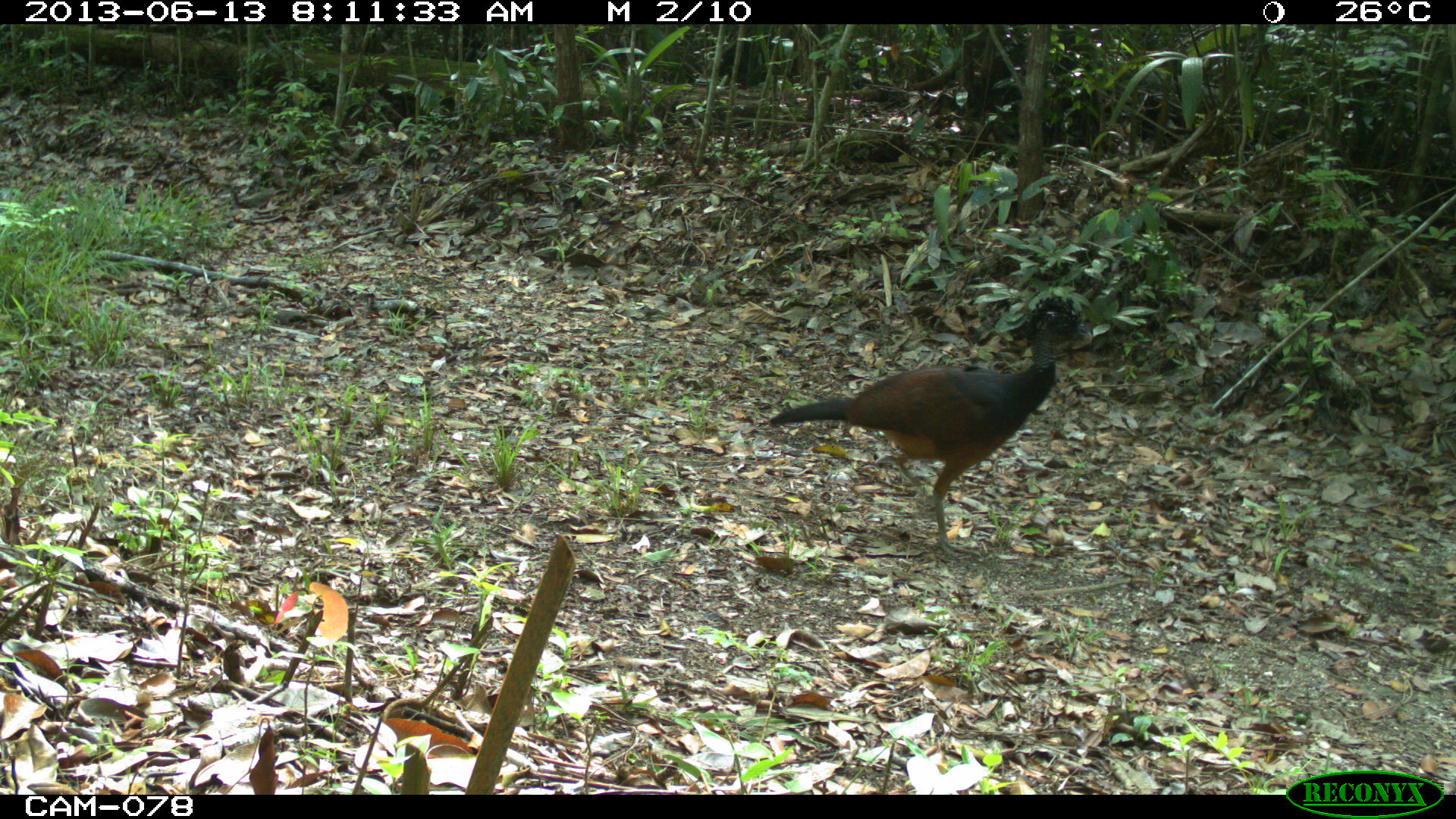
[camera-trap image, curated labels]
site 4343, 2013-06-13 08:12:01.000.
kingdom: Animalia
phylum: Chordata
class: Aves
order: Galliformes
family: Cracidae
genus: Crax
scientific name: Crax rubra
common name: great curassow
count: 1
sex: female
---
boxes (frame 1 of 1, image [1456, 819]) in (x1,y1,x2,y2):
crax rubra: (769,290,1093,563)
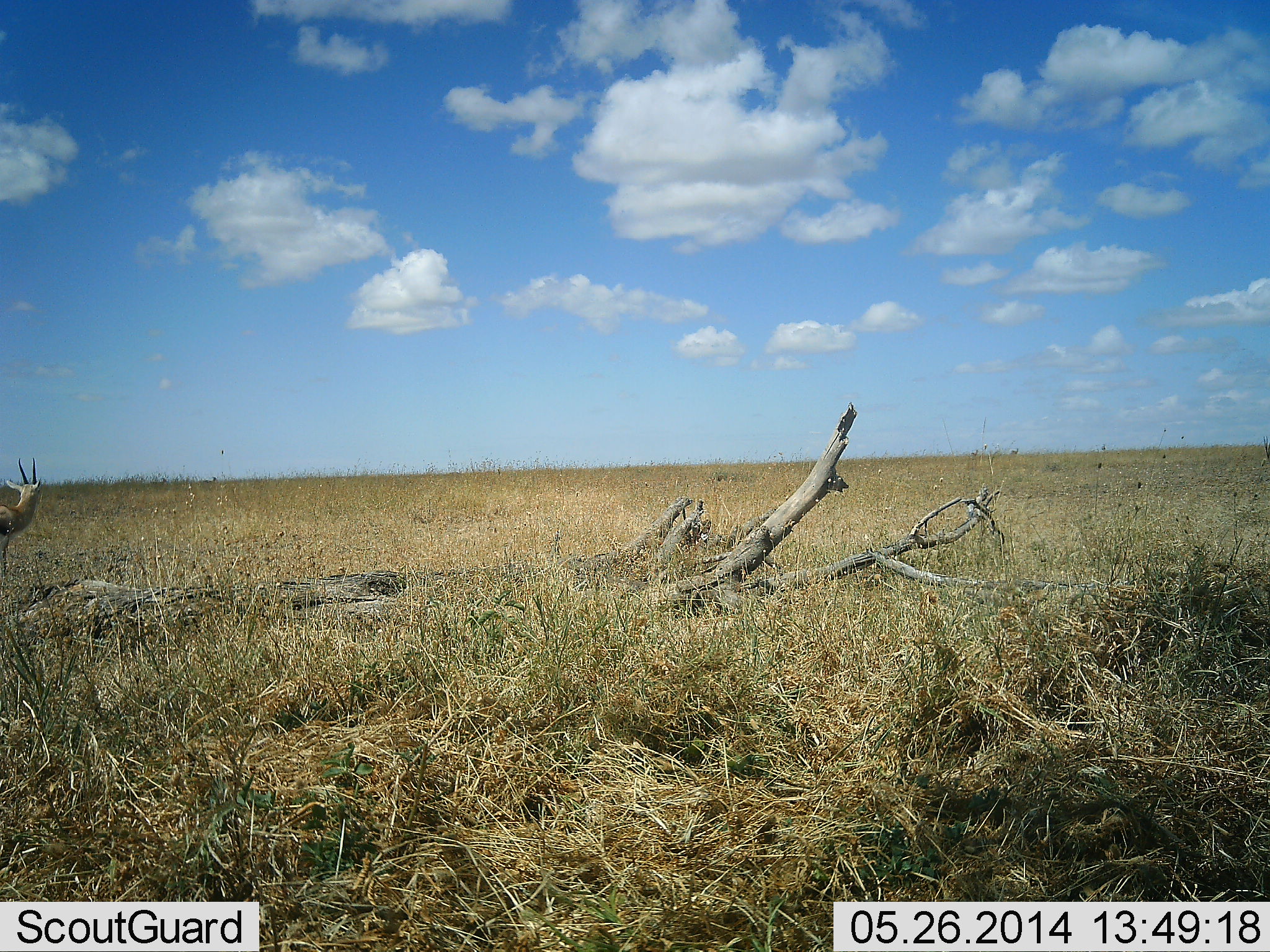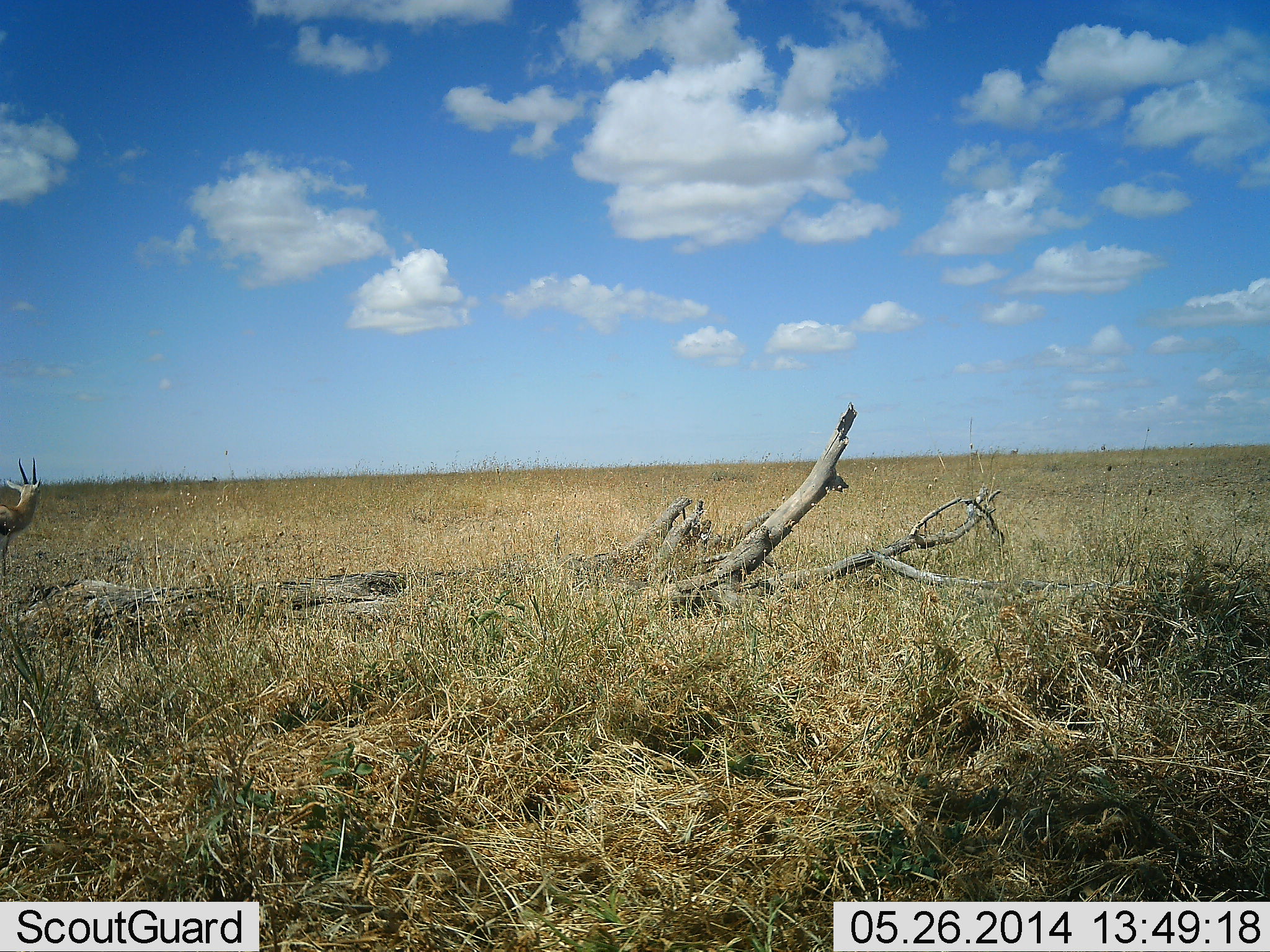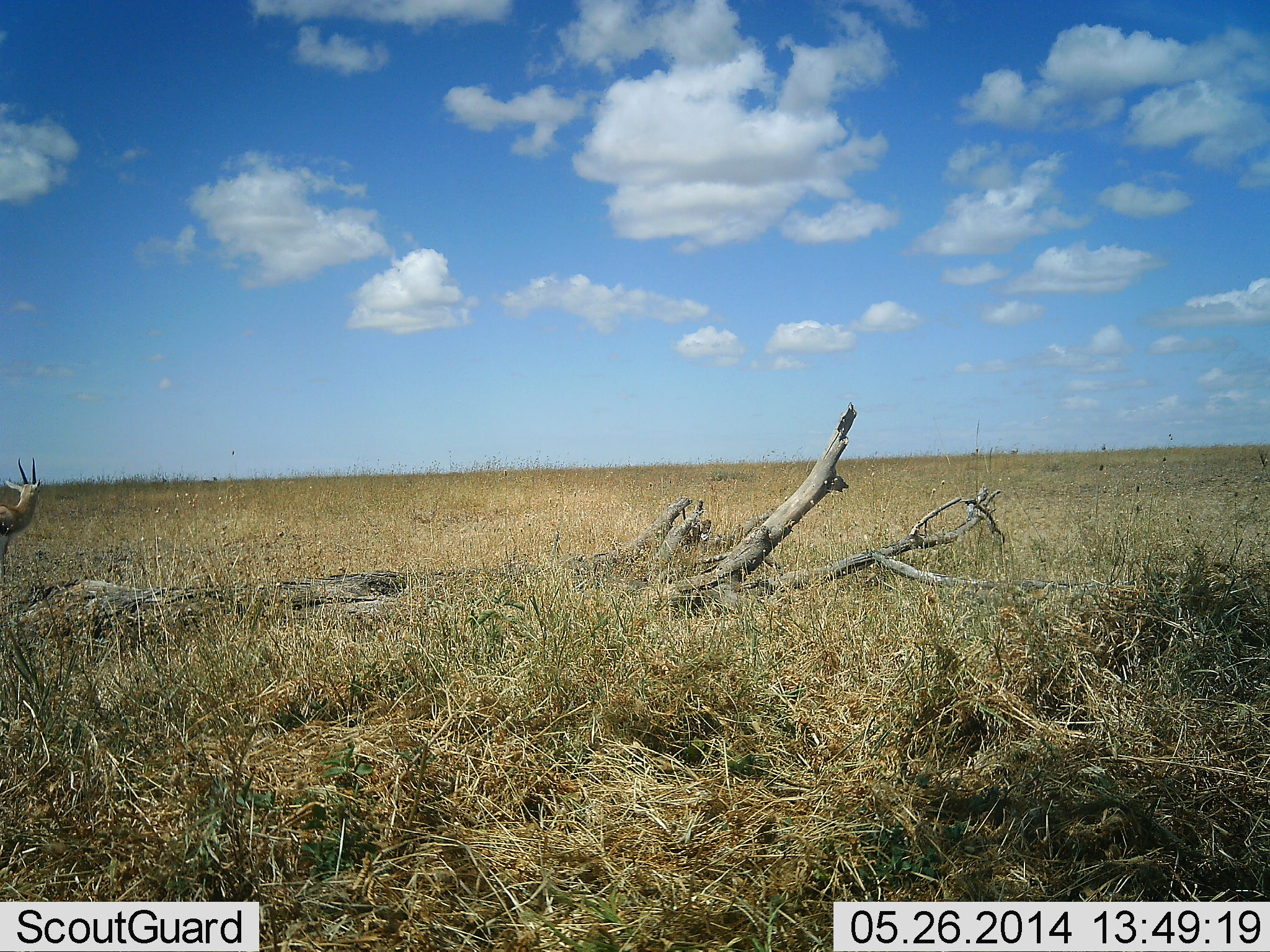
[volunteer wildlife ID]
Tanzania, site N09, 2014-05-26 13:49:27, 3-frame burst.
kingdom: Animalia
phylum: Chordata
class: Mammalia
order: Artiodactyla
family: Bovidae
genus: Eudorcas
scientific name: Eudorcas thomsonii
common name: thomson's gazelle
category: gazellethomsons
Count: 1.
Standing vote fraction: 100%.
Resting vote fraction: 0%.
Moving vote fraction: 0%.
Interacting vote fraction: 0%.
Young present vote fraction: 0%.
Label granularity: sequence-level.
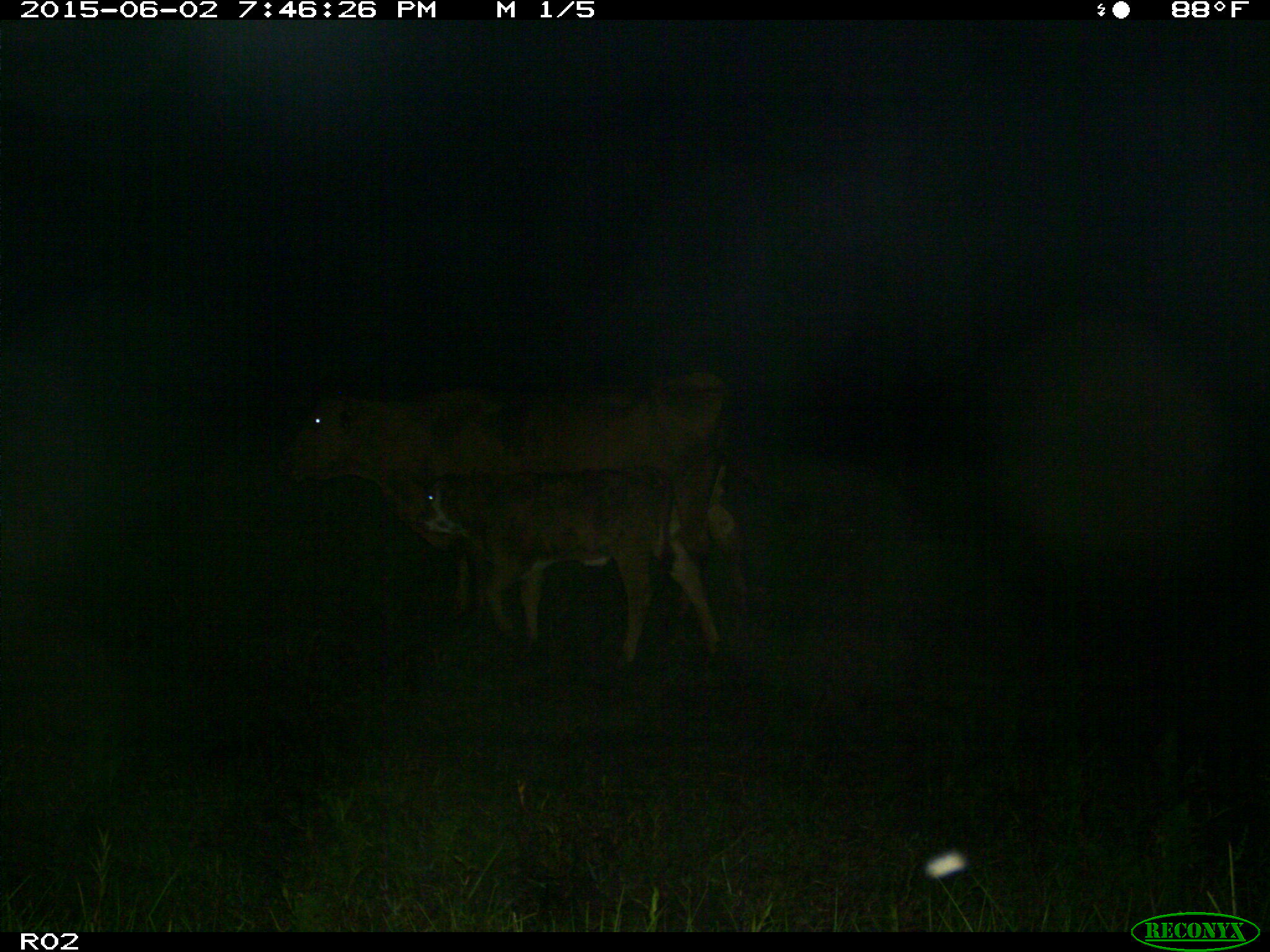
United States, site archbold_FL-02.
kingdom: Animalia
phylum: Chordata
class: Mammalia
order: Artiodactyla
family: Bovidae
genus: Bos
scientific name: Bos taurus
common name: domestic cow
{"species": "Bos taurus (domestic cow)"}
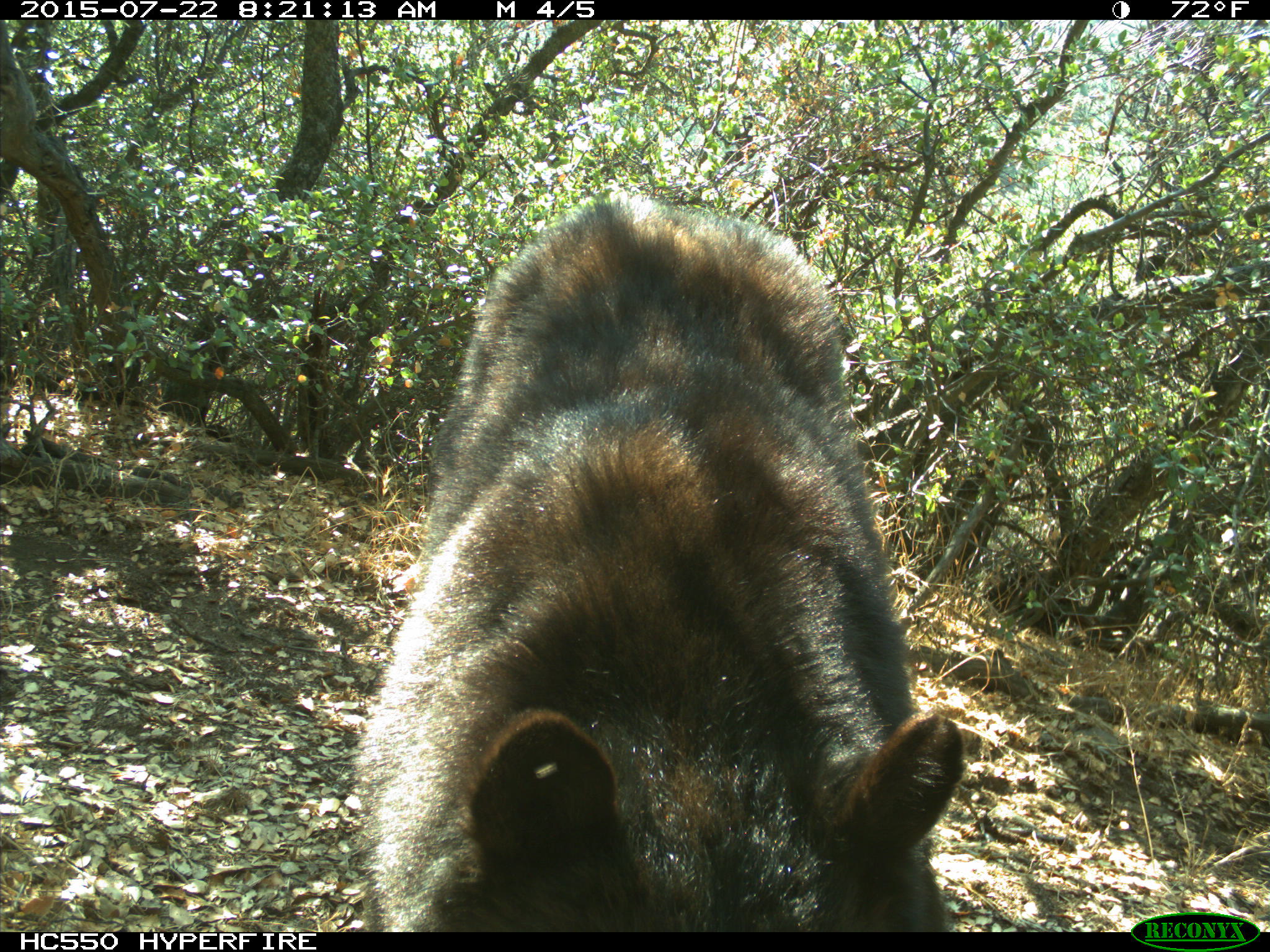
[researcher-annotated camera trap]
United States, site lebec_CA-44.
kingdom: Animalia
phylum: Chordata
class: Mammalia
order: Carnivora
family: Ursidae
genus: Ursus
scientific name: Ursus americanus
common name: american black bear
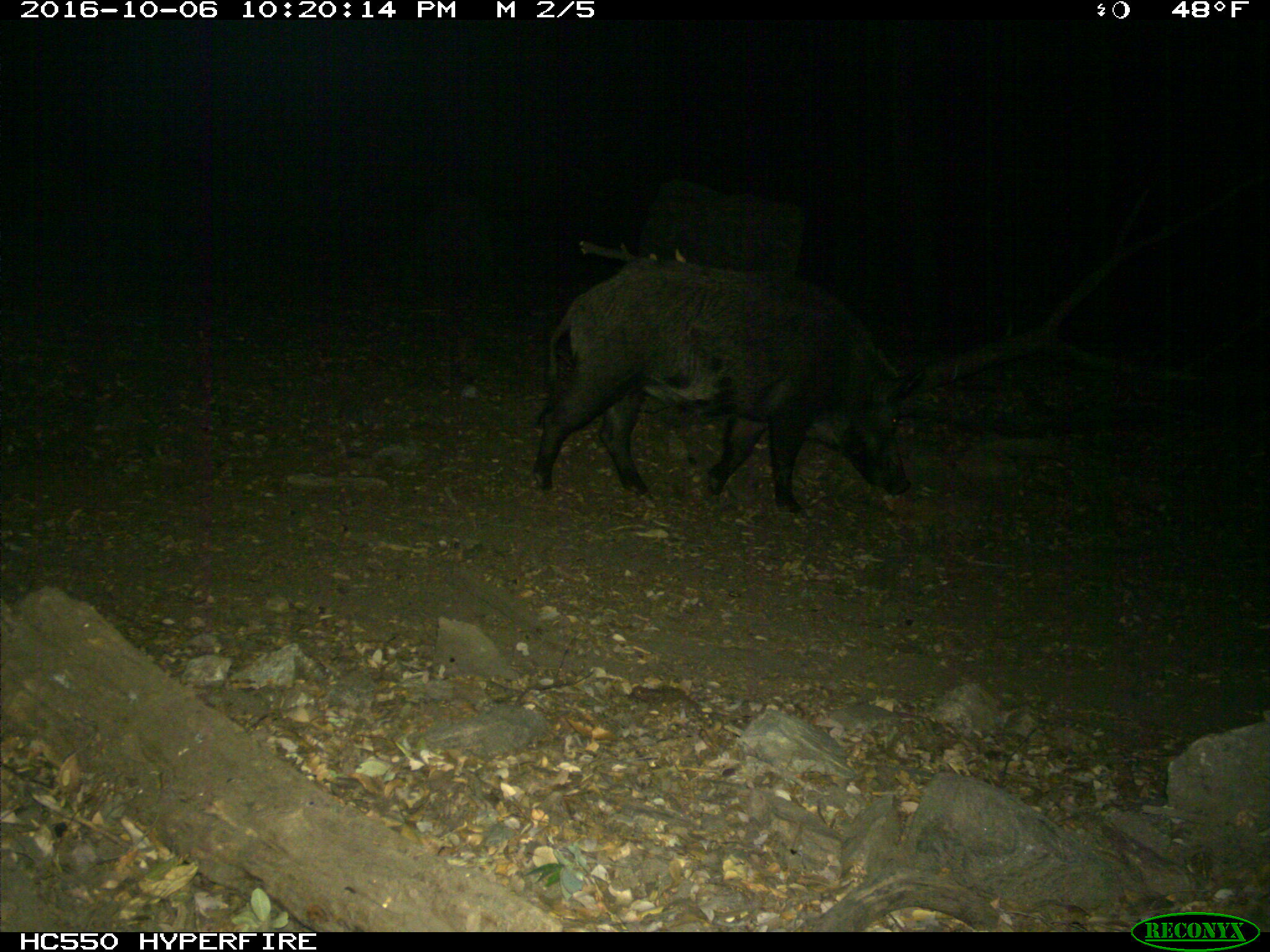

- _What the task asks_
Which lines of the listing include the string "common"? Pull them out.

- _Exercise solution_
common name: great curassow
common name: thomson's gazelle
common name: domestic cow
common name: american black bear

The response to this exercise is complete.